Antiguamente, el color del humo dependía de la combustión de paja húmeda o
seca, pero las ambigüedades del pasado —incluido un gris sospechoso en 1958—
obligaron a incorporar productos químicos desde 2005 para garantizar que ni
Dios ni la prensa se confundieran.
El sistema de votación, en sí mismo,
es un ejemplo fascinante de solemnidad ritual: cada cardenal escribe en una
papeleta la frase Eligo in Summum Pontificem ("Elijo como Sumo
Pontífice"), la dobla y la deposita en un cáliz, mientras tres
escrutadores leen los votos en voz alta. Si ningún candidato alcanza la mayoría
de dos tercios, las papeletas se queman con aditivos para producir el consabido
humo negro. Una vez elegido, el nuevo Papa es conducido a la llamad
a “sala de
las lágrimas”, un pequeño recinto contiguo a la Capilla Sixtina donde se le
ofrecen tres hábitos blancos de distinta talla, para que la elección no fracase
por problemas de sastrería. El apodo de la sala no es gratuito: se le llama así
porque allí, entre lágrimas —a veces de emoción genuina, otras de puro pánico
existencial—, el elegido enfrenta por primera vez, a solas, el peso espiritual,
político y mediático que implica ser el sucesor de Pedro. Se cuenta, por
ejemplo, que Pío XII lloró desconsoladamente en ese espacio al ser nombrado
Papa en la antesala de la Segunda Guerra Mundial. Y no era para menos..
La duración de los cónclaves ha sido
tan variada como los temperamentos de los cardenales. El más largo, nuevamente
el de Viterbo, se extendió durante 34 meses, obligando a Gregorio X a decretar
que, tras cinco días, los cardenales solo recibirían pan y agua. Otros, sin
embargo, han sido fulminantes: Julio II fue elegido en apenas diez horas. En
tiempos más recientes, Benedicto XVI fue elegido en 24 horas, un récord de
eficiencia que contrastó con su posterior renuncia en 2013, la primera
voluntaria desde 1415, y que aceleró reformas para hacer el proceso más ágil y
menos susceptible a sorpresas.
Las anécdotas históricas no tienen
desperdicio. En 1903, el emperador Francisco José I de Austria vetó al cardenal
Rampolla, favorito para el papado, lo que derivó en la elección de Pío X y, de
paso, en la abolición del jus exclusivae (el derecho de veto por parte
de monarcas católicos). En 1268, los ya mencionados ciudadanos de Viterbo no
solo encerraron a los cardenales, sino que incluso les quitaron el techo del
palacio para apurar la decisión. Como resultado, fue elegido Gregorio X, quien,
en una ironía monumental, ni siquiera era cardenal. Más recientemente, en 2013,
circularon rumores de que algunos cardenales usaban mensajes cifrados en X
(antes Twiter) para filtrar información desde el interior del cónclave, lo que
obligó al Vaticano a bloquear señales electrónicas en futuras elecciones. Así,
la modernidad también tiene sus penitencias.

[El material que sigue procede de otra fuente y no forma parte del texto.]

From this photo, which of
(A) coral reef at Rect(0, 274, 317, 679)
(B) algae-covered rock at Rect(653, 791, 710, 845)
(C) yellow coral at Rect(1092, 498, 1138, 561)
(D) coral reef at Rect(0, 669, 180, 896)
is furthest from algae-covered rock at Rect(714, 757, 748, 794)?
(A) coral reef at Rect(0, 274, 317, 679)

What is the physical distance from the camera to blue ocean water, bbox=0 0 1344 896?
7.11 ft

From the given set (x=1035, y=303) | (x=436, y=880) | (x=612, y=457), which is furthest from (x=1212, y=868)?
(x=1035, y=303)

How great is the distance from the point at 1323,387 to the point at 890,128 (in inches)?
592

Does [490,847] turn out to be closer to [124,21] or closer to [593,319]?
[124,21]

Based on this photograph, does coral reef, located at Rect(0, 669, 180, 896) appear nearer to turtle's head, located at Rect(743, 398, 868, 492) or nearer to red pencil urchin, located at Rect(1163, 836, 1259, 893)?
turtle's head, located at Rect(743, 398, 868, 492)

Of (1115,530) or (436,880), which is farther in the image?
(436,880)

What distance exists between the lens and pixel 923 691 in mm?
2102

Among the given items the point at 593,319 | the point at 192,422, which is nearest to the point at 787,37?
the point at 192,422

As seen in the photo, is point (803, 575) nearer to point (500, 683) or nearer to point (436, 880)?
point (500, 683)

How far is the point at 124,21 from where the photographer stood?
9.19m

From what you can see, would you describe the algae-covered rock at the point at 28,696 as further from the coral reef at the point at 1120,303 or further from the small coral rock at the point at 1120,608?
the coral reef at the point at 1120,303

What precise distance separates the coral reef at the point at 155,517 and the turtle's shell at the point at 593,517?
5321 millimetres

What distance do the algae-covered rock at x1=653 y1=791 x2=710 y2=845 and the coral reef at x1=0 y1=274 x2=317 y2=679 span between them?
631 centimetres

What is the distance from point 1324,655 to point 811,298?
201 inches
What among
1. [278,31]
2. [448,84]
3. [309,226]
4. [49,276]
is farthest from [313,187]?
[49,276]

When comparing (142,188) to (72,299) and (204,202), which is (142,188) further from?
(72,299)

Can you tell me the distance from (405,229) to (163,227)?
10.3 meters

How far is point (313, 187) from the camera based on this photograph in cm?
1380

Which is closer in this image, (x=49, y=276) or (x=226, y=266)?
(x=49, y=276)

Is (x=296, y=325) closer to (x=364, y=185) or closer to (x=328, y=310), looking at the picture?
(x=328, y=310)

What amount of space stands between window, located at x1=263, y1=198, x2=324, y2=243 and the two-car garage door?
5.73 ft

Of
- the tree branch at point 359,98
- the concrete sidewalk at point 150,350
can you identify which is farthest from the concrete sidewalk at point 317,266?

El juramento de secreto, obligatorio
para todos los participantes del cónclave, ha sido desafiado ocasionalmente,
más por humanidad que por rebeldía. En 2005, el cardenal Luis Antonio Tagle
rompió a llorar al escribir el nombre de Benedicto XVI, gesto que, pese a las
normas, trascendió al exterior. Reformas recientes, como el límite de edad de
80 años para participar en la votación y la reafirmación de la mayoría de dos
tercios por parte del Papa Francisco, evidencian los esfuerzos por equilibrar
tradición, transparencia y una dosis mínima —pero necesaria— de lógica
organizacional.
Finalmente, el cónclave es mucho más
que una elección: es un espectáculo litúrgico, un ejercicio de poder, un guiño
a la historia y una metáfora de la Iglesia misma. Entre susurros, lágrimas y
humo —ya no santo, pero sí certificado químicamente— se decide no solo quién
guiará a los católicos del mundo, sino también cómo el Vaticano equilibra lo
sagrado con lo estratégico, la fe con la diplomacia y el pasado con un presente
lleno de redes, cámaras y, quién sabe, algún que otro tuit clandestino.